___ ESTRATTO DEL TESTO
2. Per l’annullamento della sentenza impugnata ricorre, a mezzo del proprio difensore, (OMISSIS), affidando le doglianze ad un unico motivo con il quale deduce violazione dell’articolo 606 c.p.p., comma 1, lettera b), in relazione al Decreto Legislativo 10 marzo 2000, n. 74, articolo 10 ter, e articolo 2 c.p., per violazione del principio di irretroattivita’ della norma penale e violazione del principio della responsabilita’ personale dell’imputato.
Sostiene il ricorrente che il reato che gli e’ contestato e’ stato introdotto dal Decreto Legge 4 luglio 2006, n. 223, articolo 35, comma 7, convertito con modificazioni in Legge 4 agosto 2006, n. 248, che ha aggiunto al Decreto Legislativo 10 marzo 2000, n. 74, l’articolo 10 ter.
Il ricorrente si mostra consapevole che la questa Corte, nella sua piu’ autorevole composizione, ha stabilito che il delitto di cui al Decreto Legislativo n. 74 del 2000, articolo 10 ter, e’ reato istantaneo con la conseguenza che risponde della violazione colui che sarebbe obbligato ad eseguire i versamenti al momento della scadenza del termine per la presentazione della dichiarazione d’imposta ma nel caso di specie occorre considerare, secondo l’assunto del ricorrente, come gli omessi versamenti parziali fossero, da un lato, precedenti l’entrata in vigore della norma mentre, nel caso di specie, l’imputato era diventato liquidatore (il 18 dicembre 2006) qualche giorno prima della scadenza del termine utile per il versamento finale e come, dall’altro, la dichiarazione IVA 2005 sia stata presentata da altro soggetto, all’epoca legale rappresentante della societa’ sicche’ egli risponderebbe di un fatto non compiuto da lui, con la conseguenza che l’affermazione della responsabilita’ penale del (OMISSIS) poggerebbe sull’attribuzione a lui di un fatto costitutivo della fattispecie penale (la presentazione della dichiarazione annuale Iva per l’anno 2005) dallo stesso non commesso.
CONSIDERATO IN DIRITTO
1. Il ricorso e’ manifestamente infondato.
2. Occorre premettere che nelle societa’ di capitali, come nel caso di specie, la responsabilita’ per i reati previsti dal Decreto Legislativo 10 marzo 2000, n. 74, e’ attribuita all’amministratore (individuato secondo i criteri ex articolo 2380 c.c. e ss., articolo 2455 c.c., e articolo 2475 c.c.), ovvero a coloro che rappresentano e gestiscono l’ente e, in quanto tali, sono tenuti a presentare e sottoscrivere le dichiarazioni rilevanti per l’ordinamento tributario (Decreto Legislativo n. 74 del 2000, articolo 1, lettera c ed e), adempiendo agli obblighi conseguenti.
______
___ ESTRATTI DEI DATI
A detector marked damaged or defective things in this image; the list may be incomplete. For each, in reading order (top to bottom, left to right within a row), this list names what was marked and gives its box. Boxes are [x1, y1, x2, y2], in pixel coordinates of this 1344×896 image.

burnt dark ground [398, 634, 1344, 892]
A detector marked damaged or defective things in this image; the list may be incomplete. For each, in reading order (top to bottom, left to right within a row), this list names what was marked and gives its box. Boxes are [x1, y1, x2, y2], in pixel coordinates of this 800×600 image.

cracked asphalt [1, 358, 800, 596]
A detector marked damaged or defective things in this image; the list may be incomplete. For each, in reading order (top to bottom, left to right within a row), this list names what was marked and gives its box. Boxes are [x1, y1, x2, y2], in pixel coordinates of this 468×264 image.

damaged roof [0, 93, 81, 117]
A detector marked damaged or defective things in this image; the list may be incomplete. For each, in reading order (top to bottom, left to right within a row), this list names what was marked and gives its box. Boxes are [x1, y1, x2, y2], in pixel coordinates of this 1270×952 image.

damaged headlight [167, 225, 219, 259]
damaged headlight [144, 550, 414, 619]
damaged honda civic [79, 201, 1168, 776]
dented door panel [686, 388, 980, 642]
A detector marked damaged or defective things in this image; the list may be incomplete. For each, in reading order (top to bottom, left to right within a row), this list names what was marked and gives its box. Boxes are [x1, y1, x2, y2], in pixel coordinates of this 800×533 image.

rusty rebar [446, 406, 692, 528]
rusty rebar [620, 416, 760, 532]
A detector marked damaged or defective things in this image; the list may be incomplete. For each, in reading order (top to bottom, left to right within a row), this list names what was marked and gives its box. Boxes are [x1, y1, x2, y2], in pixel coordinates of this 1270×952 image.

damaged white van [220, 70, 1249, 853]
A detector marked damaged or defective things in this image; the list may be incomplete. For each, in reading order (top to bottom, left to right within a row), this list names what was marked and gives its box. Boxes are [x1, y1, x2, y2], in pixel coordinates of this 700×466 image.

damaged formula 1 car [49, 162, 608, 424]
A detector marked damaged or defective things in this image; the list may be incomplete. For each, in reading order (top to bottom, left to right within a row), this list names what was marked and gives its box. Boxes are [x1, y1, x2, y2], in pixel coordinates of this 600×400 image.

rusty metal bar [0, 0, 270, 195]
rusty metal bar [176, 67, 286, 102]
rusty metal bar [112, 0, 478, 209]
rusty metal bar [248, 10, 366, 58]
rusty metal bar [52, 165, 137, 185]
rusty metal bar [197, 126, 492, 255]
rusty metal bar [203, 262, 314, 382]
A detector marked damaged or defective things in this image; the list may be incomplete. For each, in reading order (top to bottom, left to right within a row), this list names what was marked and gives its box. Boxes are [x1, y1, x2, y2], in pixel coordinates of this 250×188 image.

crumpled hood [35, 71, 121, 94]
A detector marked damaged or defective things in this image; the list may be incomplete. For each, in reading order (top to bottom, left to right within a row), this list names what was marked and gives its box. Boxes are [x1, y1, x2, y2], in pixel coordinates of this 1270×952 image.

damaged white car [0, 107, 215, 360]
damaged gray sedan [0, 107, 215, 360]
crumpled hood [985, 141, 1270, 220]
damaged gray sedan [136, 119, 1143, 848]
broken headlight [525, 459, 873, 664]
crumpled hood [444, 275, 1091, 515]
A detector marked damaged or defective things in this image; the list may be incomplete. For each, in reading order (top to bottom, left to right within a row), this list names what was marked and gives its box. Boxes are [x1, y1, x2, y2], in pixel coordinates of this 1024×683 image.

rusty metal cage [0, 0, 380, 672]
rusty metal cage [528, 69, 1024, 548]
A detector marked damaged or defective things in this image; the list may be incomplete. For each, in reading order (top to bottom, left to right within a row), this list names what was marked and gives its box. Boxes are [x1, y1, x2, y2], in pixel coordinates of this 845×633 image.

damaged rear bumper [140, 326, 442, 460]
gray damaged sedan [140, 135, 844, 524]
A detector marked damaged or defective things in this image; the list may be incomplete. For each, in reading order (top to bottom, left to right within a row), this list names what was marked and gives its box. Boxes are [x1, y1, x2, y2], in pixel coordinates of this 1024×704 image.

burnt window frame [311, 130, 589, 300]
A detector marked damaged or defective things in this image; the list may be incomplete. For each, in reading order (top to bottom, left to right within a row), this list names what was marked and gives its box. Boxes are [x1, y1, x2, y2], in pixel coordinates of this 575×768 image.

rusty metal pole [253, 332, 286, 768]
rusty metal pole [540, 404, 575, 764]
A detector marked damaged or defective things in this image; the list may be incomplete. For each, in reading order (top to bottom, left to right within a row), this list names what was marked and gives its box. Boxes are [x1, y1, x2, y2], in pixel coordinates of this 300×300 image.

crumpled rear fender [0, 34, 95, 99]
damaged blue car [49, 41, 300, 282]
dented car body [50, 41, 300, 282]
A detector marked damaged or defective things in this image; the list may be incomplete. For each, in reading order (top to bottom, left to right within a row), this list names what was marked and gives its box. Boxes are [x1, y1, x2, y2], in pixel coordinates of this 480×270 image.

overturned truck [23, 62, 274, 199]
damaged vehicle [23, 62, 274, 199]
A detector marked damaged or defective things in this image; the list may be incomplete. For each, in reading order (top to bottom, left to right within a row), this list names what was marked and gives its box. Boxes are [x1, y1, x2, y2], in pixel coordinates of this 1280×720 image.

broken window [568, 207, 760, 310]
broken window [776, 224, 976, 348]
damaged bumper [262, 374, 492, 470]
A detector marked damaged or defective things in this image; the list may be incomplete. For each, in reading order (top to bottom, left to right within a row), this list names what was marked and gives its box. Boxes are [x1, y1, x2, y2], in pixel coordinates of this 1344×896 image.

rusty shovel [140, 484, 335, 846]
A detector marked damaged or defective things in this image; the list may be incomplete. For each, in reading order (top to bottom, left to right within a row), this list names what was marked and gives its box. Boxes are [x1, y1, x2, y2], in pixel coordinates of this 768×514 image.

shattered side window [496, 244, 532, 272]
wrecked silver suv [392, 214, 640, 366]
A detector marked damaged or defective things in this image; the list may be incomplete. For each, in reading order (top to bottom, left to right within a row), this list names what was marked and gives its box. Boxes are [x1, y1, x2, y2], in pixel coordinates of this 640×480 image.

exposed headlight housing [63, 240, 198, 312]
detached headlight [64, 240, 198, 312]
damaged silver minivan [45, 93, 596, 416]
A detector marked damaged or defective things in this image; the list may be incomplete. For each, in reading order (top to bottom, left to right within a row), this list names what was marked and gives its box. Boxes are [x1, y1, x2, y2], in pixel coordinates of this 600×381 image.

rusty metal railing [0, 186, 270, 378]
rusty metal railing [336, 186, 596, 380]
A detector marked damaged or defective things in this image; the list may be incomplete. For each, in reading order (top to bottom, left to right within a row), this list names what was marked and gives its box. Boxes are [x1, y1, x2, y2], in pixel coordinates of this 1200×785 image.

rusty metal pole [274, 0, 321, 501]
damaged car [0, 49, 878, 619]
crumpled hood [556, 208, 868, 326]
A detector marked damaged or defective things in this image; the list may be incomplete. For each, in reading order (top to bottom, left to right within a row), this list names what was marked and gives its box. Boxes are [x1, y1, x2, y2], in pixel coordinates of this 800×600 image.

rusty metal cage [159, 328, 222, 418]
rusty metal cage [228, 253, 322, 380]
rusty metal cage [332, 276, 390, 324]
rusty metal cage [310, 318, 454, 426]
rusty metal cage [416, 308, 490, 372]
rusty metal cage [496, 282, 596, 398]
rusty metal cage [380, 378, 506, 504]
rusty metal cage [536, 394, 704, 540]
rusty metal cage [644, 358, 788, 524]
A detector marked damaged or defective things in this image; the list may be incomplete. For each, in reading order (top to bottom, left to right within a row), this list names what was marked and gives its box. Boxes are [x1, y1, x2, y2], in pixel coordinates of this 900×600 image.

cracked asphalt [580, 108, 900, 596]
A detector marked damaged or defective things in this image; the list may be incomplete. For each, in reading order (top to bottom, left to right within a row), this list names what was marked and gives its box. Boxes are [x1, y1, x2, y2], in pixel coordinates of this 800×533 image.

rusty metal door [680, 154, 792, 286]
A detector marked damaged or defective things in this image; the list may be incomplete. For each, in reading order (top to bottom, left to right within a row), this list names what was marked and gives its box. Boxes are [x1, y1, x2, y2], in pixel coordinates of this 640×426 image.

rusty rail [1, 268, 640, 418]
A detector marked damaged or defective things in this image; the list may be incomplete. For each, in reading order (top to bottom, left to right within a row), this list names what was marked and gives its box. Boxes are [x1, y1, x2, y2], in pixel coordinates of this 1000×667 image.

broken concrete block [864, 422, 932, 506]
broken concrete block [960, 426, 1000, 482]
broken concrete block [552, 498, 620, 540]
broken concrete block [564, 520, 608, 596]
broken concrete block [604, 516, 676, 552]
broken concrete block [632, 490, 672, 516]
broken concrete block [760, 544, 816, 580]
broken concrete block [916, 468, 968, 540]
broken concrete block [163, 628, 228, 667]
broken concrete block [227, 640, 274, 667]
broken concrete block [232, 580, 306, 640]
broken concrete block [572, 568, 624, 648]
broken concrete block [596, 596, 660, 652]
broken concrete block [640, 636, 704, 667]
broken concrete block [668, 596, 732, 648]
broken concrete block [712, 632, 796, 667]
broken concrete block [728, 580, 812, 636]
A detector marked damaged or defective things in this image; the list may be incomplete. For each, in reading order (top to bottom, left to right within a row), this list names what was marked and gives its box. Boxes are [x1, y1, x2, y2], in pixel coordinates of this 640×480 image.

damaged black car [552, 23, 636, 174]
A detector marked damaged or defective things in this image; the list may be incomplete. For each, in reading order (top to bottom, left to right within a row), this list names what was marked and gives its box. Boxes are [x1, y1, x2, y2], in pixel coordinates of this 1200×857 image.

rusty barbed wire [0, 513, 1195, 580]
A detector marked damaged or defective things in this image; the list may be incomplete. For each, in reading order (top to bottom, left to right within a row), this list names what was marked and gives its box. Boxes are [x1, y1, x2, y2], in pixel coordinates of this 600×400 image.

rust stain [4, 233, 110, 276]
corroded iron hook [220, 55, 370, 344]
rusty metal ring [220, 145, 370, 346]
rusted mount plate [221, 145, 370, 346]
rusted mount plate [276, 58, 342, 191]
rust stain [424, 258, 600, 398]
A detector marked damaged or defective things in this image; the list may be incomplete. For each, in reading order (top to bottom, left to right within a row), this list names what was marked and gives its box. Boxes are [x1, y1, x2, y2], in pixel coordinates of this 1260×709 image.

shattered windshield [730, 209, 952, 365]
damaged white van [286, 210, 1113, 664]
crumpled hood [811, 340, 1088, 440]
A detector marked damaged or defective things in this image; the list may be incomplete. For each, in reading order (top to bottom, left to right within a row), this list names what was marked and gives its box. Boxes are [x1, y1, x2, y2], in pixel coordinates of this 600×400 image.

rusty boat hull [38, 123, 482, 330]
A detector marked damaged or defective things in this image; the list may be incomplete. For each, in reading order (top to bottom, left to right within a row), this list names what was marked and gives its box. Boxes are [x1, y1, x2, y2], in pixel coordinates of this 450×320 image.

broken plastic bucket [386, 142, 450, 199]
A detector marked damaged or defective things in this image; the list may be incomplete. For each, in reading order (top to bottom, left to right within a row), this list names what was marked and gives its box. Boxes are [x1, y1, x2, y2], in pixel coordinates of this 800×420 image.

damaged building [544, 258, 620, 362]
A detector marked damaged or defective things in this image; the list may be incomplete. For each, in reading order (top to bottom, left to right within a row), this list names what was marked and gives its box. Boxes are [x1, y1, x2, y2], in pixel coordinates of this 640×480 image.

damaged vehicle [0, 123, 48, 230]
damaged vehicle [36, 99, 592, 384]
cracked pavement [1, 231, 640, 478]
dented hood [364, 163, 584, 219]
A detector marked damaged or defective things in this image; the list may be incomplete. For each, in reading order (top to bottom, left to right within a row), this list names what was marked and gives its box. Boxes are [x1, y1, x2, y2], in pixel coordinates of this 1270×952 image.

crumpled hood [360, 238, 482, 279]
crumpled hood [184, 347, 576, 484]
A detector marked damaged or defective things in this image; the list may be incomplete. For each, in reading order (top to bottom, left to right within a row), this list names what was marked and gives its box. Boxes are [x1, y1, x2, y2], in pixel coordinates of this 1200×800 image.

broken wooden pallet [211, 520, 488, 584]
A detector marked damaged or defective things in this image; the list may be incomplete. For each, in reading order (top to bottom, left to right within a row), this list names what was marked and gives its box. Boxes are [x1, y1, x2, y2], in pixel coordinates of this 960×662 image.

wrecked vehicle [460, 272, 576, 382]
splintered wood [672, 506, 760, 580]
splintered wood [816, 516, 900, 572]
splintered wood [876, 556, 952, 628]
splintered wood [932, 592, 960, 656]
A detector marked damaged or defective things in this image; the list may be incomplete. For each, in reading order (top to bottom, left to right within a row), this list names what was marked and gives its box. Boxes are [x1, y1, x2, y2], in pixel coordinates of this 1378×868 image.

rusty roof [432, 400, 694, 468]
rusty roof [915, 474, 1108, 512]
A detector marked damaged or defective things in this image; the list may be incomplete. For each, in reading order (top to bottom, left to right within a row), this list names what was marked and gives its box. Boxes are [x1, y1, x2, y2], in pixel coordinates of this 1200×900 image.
______
**CONSEGNA A:**
Stabilisci se ciascuna delle seguenti affermazioni concorda con il brano sul ricorso, rispondendo sì o no e citando alla lettera le parole del brano che lo dimostrano. (i) L'imputato è diventato liquidatore il 18 dicembre 2006. (ii) Il ricorso viene giudicato manifestamente infondato. (iii) La dichiarazione IVA 2005 è stata presentata dall'imputato.
**CONSEGNA B:**
Prosegui il brano sul ricorso a partire dalla sua ultima frase.

**RISPOSTA ATTESA A:**
(i) Sì: "l’imputato era diventato liquidatore (il 18 dicembre 2006)".
(ii) Sì: "Il ricorso e’ manifestamente infondato."
(iii) No: "la dichiarazione IVA 2005 sia stata presentata da altro soggetto".

**RISPOSTA ATTESA B:**
Alla medesima disciplina soggiace quindi il liquidatore ex articoli 2276 e 2489 c.c., nominato in caso di scioglimento della societa’, passibile della responsabilita’ per i delitti previsti dal Decreto Legislativo 10 marzo 2000, n. 74, in virtu’ della espressa previsione dell’articolo 1, comma 1, lettera c), del decreto in combinazione con le norme che ne definiscono poteri e responsabilita’.
Tanto premesso, va ribadito il medesimo principio affermato da questa Corte in relazione alla figura dell’amministratore di societa’ (Sez. 3, n. 3636 del 09/10/2013,dep. 27/01/2014, Stocco, Rv. 259092) secondo il quale, in tema di omesso versamento dell’IVA da parte di una societa’ a responsabilita’ limitata, versa quantomeno in dolo eventuale, e non in mera colpa, il soggetto che, subentrando ad altri dopo la dichiarazione di imposta e prima della scadenza del versamento, abbia assunto la carica di liquidatore, senza aver compiuto il previo controllo, di natura puramente documentale, sugli ultimi adempimenti fiscali.
Va infatti considerato che colui che assume la carica di liquidatore si espone volontariamente a tutte le conseguenze che possono derivare da pregresse inadempienze. Nel caso in esame, non si verteva in materia di debito verso l’erario particolarmente remoto, occulto o di difficile accertamento poiche’ si trattava dell’IVA dovuta sulla base dell’ultima dichiarazione (presentata nello stesso anno 2006) e quindi era sufficiente, prima di assumere la carica di liquidatore, subentrando peraltro al posto della figlia, di chiedere in visione la dichiarazione e l’attestato di versamento all’erario dell’IVA a debito per adempire nel termine stabilito al pagamento dell’obbligazione tributaria.
Lo stesso ricorrente si e’ mostrato avvertito del fatto che il reato di omesso versamento dell’imposta sul valore aggiunto (Decreto Legislativo n. 74 del 2000, articolo 10 ter), entrato in vigore il 4 luglio 2006, che punisce il mancato adempimento dell’obbligazione tributaria entro la scadenza del termine per il versamento dell’acconto relativo al periodo di imposta dell’anno successivo, e’ applicabile anche alle omissioni dei versamenti relativi all’anno 2005, senza che cio’ comporti violazione del principio di irretroattivita’ della norma penale (Sez. U, n. 37424 del 28/03/2013, Romano, Rv. 255758).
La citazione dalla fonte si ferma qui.